◆ ACTIVITY
Beneath this line is the data. Output exactly the lines from the line with "Robinet pointeau 2" to the line with "Fashion New Black", both ends included, and nothing more.
++++ DATASET ENTRIES ++++
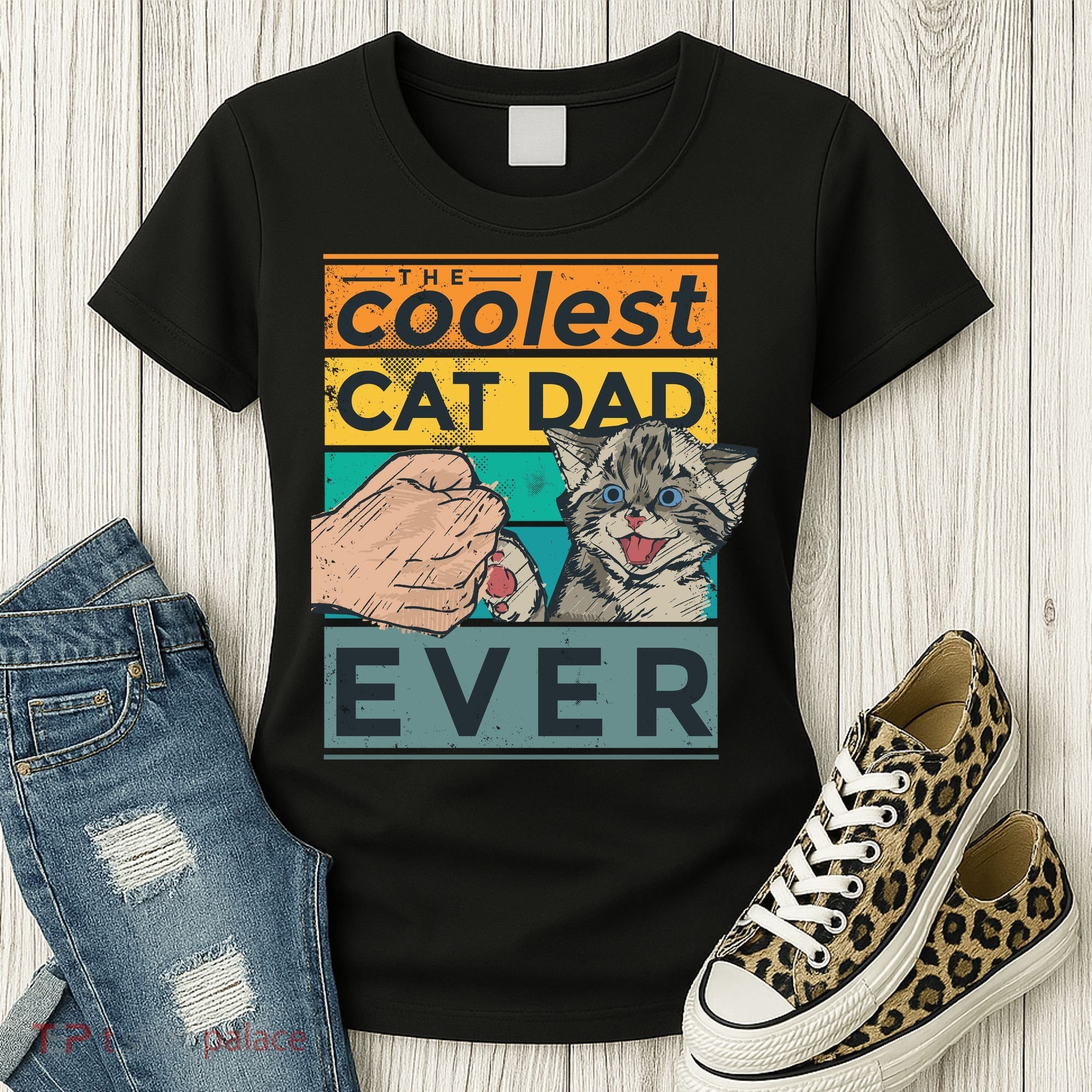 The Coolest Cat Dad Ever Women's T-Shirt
++++
++++ DATASET ENTRIES ++++
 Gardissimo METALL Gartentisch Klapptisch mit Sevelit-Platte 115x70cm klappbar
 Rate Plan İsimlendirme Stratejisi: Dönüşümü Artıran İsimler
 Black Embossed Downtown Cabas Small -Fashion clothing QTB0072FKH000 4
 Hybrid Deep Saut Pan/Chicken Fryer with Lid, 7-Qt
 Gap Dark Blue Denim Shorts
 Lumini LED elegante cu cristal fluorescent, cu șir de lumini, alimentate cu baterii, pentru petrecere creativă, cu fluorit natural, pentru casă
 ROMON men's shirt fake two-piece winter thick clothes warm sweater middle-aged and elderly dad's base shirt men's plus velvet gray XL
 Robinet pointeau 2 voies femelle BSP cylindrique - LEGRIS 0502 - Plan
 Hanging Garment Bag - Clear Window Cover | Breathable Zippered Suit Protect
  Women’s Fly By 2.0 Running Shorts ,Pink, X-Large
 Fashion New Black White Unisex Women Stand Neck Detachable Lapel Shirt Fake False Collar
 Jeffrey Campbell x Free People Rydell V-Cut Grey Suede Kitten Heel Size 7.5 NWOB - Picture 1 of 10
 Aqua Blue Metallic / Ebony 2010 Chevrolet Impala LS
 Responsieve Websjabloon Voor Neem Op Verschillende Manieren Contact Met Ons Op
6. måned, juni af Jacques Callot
++++
++++ DATASET ENTRIES ++++
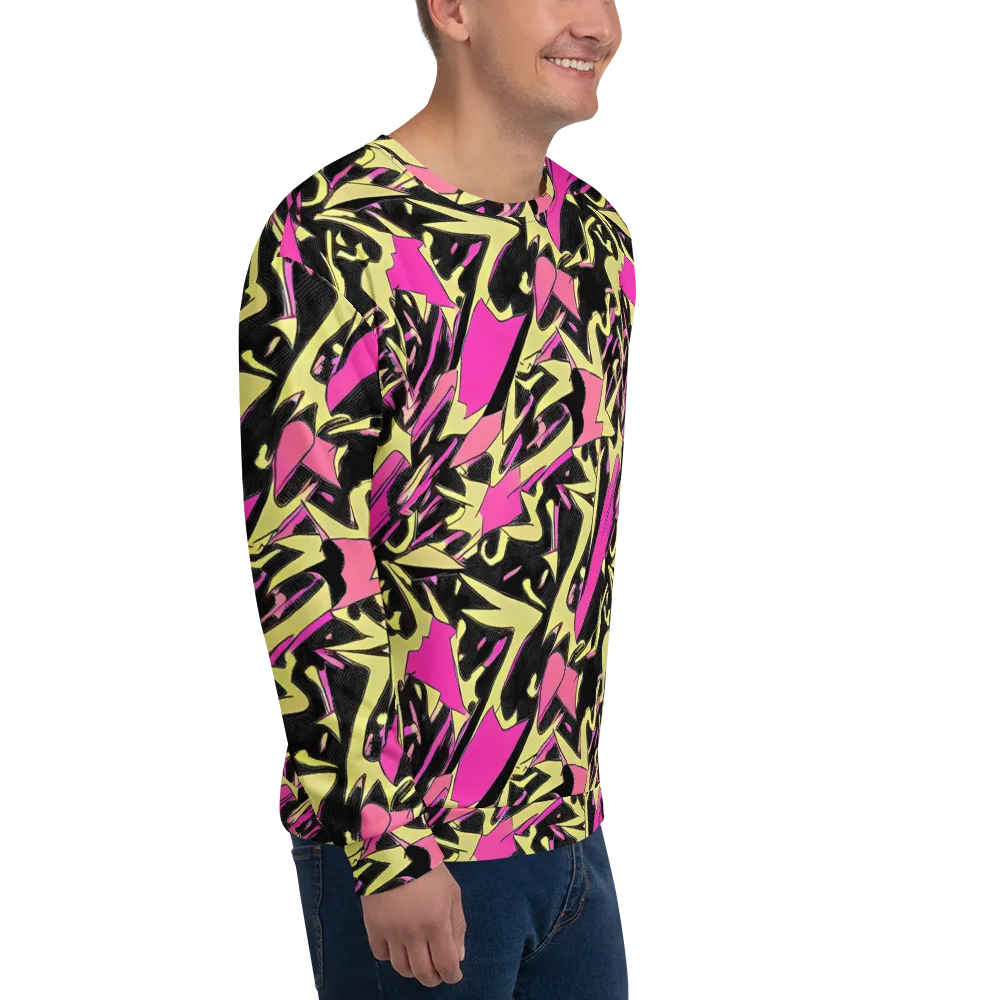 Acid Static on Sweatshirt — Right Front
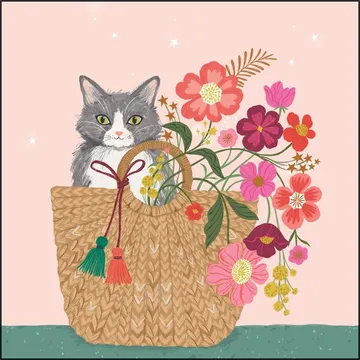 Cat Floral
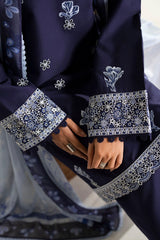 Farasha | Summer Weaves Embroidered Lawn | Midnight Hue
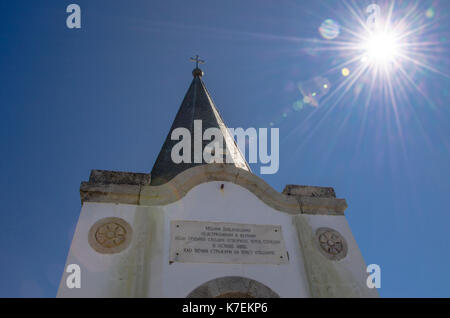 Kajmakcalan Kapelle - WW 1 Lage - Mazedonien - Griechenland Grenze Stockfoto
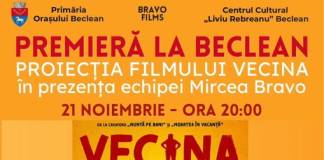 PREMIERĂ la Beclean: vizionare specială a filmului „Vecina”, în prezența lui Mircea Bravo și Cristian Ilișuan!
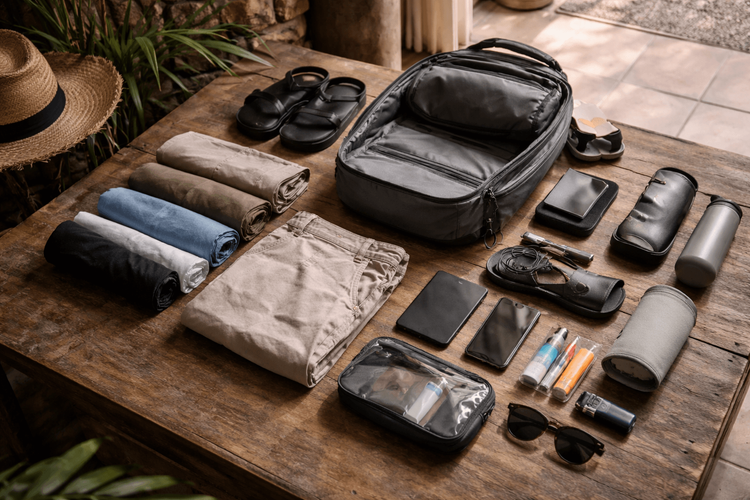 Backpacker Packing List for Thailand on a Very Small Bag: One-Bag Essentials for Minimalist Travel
++++
◆ SOLUTION FOR THIS PROBLEM
 Robinet pointeau 2 voies femelle BSP cylindrique - LEGRIS 0502 - Plan
 Hanging Garment Bag - Clear Window Cover | Breathable Zippered Suit Protect
  Women’s Fly By 2.0 Running Shorts ,Pink, X-Large
 Fashion New Black White Unisex Women Stand Neck Detachable Lapel Shirt Fake False Collar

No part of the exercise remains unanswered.